Open-source Governance, Risk and Compliance (GRC) platform.
Manage your organisation's security posture, track compliance with regulatory frameworks (ISO 27001, GDPR, NIS2, ...), and run structured risk assessments (ISO 27005, EBIOS RM) - all from a single, self-hosted application.
- Governance : organisational scopes (with a Draft -> Definition -> Validation -> In force -> Review perimeter lifecycle), sites (with a Draft -> Commissioning -> Operational -> Review operational lifecycle, plus Decommissioned / Archived), strategic issues, stakeholders, objectives, SWOT, roles and activities
- Assets : essential and support assets with CIA valuation, dependencies, SPOF detection and a supplier registry (contacts, mapped addresses, a risk lifecycle and per-requirement compliance evaluation) with CSV bulk import, plus a Documents area with contracts (multi-party - suppliers and customer stakeholders, amendments, an attached PDF stored securely and a Draft -> Active -> Expired/Terminated lifecycle) and certificates (the company's own ISO/HDS/SOC 2 certificates, each attached to the framework it attests, with certification body, validity dates, covered sites, renewal history and an attached PDF)
- Risks : ISO 27005 and EBIOS RM (ANSSI v1.5, workshops 0 to 5) assessments, threat and vulnerability catalogs, treatment plans and formal risk acceptance
- Compliance : frameworks, requirements, assessments, findings, action plans and inter-framework mappings, with Excel import and an optional risk-driven applicability mode (a framework derives each requirement's applicability automatically from its linked risks)

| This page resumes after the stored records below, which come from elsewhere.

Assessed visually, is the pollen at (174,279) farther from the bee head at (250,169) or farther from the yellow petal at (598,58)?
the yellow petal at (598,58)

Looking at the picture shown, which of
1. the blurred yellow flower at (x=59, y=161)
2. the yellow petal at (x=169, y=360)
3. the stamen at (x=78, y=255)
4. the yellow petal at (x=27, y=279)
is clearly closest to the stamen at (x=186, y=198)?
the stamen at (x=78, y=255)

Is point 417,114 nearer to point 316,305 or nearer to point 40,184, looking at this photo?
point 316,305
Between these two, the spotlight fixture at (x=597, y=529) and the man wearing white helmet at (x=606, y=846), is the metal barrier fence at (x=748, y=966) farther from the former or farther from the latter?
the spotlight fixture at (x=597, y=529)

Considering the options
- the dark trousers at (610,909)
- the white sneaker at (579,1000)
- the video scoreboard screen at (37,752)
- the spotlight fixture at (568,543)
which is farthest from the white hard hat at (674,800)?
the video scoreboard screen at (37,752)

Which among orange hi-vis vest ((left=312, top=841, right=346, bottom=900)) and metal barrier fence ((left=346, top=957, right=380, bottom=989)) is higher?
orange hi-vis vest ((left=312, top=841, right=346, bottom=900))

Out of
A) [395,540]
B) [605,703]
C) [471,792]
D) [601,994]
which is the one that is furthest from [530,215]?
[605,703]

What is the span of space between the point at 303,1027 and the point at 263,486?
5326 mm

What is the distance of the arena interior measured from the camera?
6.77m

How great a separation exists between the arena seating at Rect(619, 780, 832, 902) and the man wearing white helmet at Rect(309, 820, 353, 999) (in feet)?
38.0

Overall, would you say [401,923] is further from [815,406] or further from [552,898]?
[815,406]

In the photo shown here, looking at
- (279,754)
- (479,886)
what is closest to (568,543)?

- Steering : a real-time, configurable widget dashboard (Apple-style edit mode with drag-to-reorder, two-dimensional
WxHtile sizing with each tile's content auto-fitted to its size - no scroll, no empty space - reusable widgets (the same widget, e.g. a single-KPI Indicator, can be placed multiple times, each with its own settings), and an add/remove gallery, persisted per user) covering overall compliance, individual KPI indicators, an Ask Cairn LLM-synthesised daily briefing (a metrics snapshot summarised by the configured model, fetched asynchronously and cached), compliance by framework, active objectives, priority risks, upcoming deadlines, a conditional ongoing audits widget (shown only while an audit is running), the current-to-residual risk treatment flow chart and the current and residual risk matrices (each its own widget), plus Section headings (a bare, full-width title rendered straight on the page background) to group widgets into labelled sections; a unified To do / Doing / Done "Tasks" board aggregating action plans, treatment actions, audits and risk assessments; ISO 27001 management reviews; and PDF/DOCX/PPTX report generation (SoA, audit report, risk register, meeting minutes) - Trust Center : a public, curated page to share your security posture (certifications and compliance level, subprocessors, security measures, downloadable documents), built directly into Cairn and optionally servable on a separate domain - an explicit, opt-in curation layer so internal GRC data never leaks
- Ask Cairn (optional) : natural-language questions in the command palette ("Which decisions were made at the last management review?"), answered by a pluggable LLM provider (Mistral AI by default; OpenAI / any OpenAI-compatible endpoint; Claude; self-hosted Ollama) that cites real records and enforces your permissions, with thumbs up/down feedback that admins can export to improve the assistant. Its name is customisable in the company settings (defaults to "Ask Cairn")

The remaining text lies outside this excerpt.